Открыв глаза, Иван Олегович заметил наступление утренних сумерек, сменивших собою лунный свет. Вернувшись мыслью в реальную действительность, он вспомнил о том, что было бы неплохо «как-то» передать свой меч Марку, — он вспомнил об этом и его тут же осенило. «Ну конечно», — проговорил мысленно и с наслаждением он, ведь понял, что точно так же, как его потянуло сюда в эту ночь, точно так сюда, скорее всего, потянет когда-то и Марка. Вытянув перед собою руку, в которой лежали ножны, Иван Олегович обронил эти ножны — упал, скрывшись в зелёной траве, отцовский меч.

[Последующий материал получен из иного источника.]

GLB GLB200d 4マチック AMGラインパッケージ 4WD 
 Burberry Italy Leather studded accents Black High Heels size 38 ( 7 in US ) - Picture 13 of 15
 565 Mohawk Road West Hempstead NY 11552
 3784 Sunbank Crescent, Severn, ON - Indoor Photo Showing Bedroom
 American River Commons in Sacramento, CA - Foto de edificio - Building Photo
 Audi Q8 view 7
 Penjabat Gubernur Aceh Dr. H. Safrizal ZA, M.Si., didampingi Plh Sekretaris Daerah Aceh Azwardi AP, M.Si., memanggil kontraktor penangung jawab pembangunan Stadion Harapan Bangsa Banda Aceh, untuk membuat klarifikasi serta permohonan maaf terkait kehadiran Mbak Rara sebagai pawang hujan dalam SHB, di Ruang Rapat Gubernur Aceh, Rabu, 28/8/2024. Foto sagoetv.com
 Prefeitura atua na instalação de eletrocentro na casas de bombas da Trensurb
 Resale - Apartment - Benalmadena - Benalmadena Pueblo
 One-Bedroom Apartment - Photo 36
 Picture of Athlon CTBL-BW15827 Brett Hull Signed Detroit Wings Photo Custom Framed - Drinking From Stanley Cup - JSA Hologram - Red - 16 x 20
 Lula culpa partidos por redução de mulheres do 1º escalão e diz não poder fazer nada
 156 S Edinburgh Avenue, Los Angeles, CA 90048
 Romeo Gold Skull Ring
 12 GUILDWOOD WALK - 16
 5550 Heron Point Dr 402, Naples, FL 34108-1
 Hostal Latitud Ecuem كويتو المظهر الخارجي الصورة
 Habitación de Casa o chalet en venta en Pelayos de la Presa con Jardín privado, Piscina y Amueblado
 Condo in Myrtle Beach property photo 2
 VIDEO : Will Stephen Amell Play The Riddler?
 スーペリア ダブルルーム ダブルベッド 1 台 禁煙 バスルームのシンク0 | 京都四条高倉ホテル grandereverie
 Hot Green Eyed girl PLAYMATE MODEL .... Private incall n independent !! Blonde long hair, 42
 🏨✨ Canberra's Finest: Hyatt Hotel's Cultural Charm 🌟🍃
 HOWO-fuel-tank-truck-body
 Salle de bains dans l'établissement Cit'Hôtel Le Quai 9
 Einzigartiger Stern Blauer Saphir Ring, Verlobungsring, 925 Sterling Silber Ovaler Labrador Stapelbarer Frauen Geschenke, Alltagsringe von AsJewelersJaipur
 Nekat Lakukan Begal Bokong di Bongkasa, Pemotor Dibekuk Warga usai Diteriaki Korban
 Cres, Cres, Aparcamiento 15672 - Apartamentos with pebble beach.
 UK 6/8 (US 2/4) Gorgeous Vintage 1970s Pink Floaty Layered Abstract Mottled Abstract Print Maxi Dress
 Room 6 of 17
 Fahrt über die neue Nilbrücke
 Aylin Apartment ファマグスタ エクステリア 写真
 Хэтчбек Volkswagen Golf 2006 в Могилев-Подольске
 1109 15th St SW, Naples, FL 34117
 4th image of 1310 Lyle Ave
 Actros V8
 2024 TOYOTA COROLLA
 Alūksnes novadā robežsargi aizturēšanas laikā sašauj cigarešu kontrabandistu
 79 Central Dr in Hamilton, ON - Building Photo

Сейчас ножны скрывали клинок, но на клинке этого полуторного меча было высечено: «LL».

Обронив ножны с мечом, он достал портсигар и спичечный коробок. Закурив, он вспомнил о мысли, к которой пришёл ещё прошлым вечером, гуляя городскими улицами и всматриваясь в лица горожан. Сейчас ему захотелось обдумать эту мысль как можно более основательнее для того, чтобы потом как можно более доступнее поделиться этой мыслью с тем, с кем он хотел поговорить напоследок.

Спрятав портсигар и спичечный коробок в карман, Иван Олегович неспешно зашагал к лесной тропе. Времени ещё было предостаточно для того, чтобы просто побродить и просто поразмышлять. Времени было предостаточно, но здесь надо бы оставить Ивана Олеговича наедине с самим собою.